◆ **YOUR TASK**
Give an unaltered copy of the listing below, minus its pictures.

◆ **DATA EXCERPT**
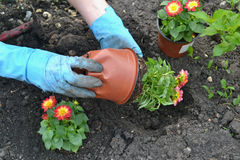 Planting flowers dahlia min. I, hobby, gardener, saucer, flower bed, hands royalty free stock images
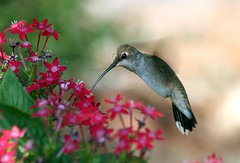 Hummingbird (Species ID Needed)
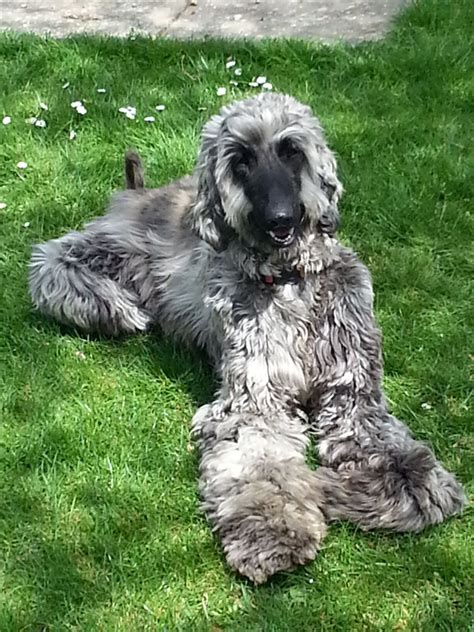afghan hound puppy pedigree afghan hound puppies for sale emsworth hshire pets4homes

◆ **SOLUTION**
 Planting flowers dahlia min. I, hobby, gardener, saucer, flower bed, hands royalty free stock images
 Hummingbird (Species ID Needed)
afghan hound puppy pedigree afghan hound puppies for sale emsworth hshire pets4homes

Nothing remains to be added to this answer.